**Input data:**
* * * * * * * * *

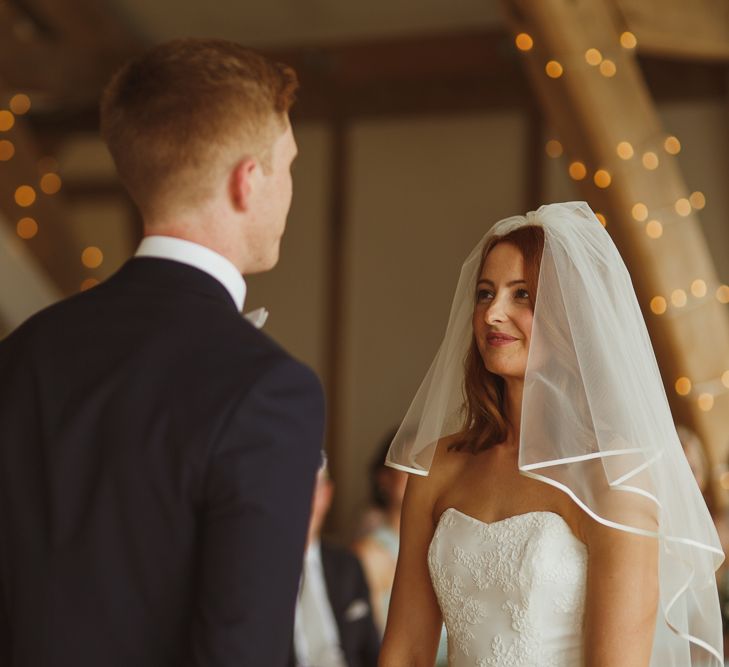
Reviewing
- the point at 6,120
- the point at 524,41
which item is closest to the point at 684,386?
the point at 524,41

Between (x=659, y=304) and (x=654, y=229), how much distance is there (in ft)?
1.18

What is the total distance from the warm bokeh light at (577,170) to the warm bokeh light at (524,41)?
1.87 ft

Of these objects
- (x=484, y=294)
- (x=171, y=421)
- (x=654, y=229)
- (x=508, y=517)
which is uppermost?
(x=654, y=229)

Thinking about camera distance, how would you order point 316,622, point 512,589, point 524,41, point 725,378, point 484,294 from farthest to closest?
point 725,378 < point 524,41 < point 316,622 < point 484,294 < point 512,589

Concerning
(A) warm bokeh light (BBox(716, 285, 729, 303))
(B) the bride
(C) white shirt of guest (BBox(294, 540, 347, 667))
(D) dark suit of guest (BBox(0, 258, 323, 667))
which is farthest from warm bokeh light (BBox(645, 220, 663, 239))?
(D) dark suit of guest (BBox(0, 258, 323, 667))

* * * * * * * * *

**What to do:**
Give back every one of the records above word for word, without the pictures.

**Reply to the exercise:**
Reviewing
- the point at 6,120
- the point at 524,41
which item is closest to the point at 684,386?
the point at 524,41

Between (x=659, y=304) and (x=654, y=229), how much distance is there (in ft)?
1.18

What is the total distance from the warm bokeh light at (577,170) to the warm bokeh light at (524,41)?
1.87 ft

Of these objects
- (x=484, y=294)
- (x=171, y=421)
- (x=654, y=229)
- (x=508, y=517)
which is uppermost?
(x=654, y=229)

Thinking about camera distance, how would you order point 316,622, point 512,589, point 524,41, point 725,378, point 484,294 from farthest to closest?
point 725,378 < point 524,41 < point 316,622 < point 484,294 < point 512,589

Concerning
(A) warm bokeh light (BBox(716, 285, 729, 303))
(B) the bride
(C) white shirt of guest (BBox(294, 540, 347, 667))
(D) dark suit of guest (BBox(0, 258, 323, 667))
which is farthest from warm bokeh light (BBox(645, 220, 663, 239))?
(D) dark suit of guest (BBox(0, 258, 323, 667))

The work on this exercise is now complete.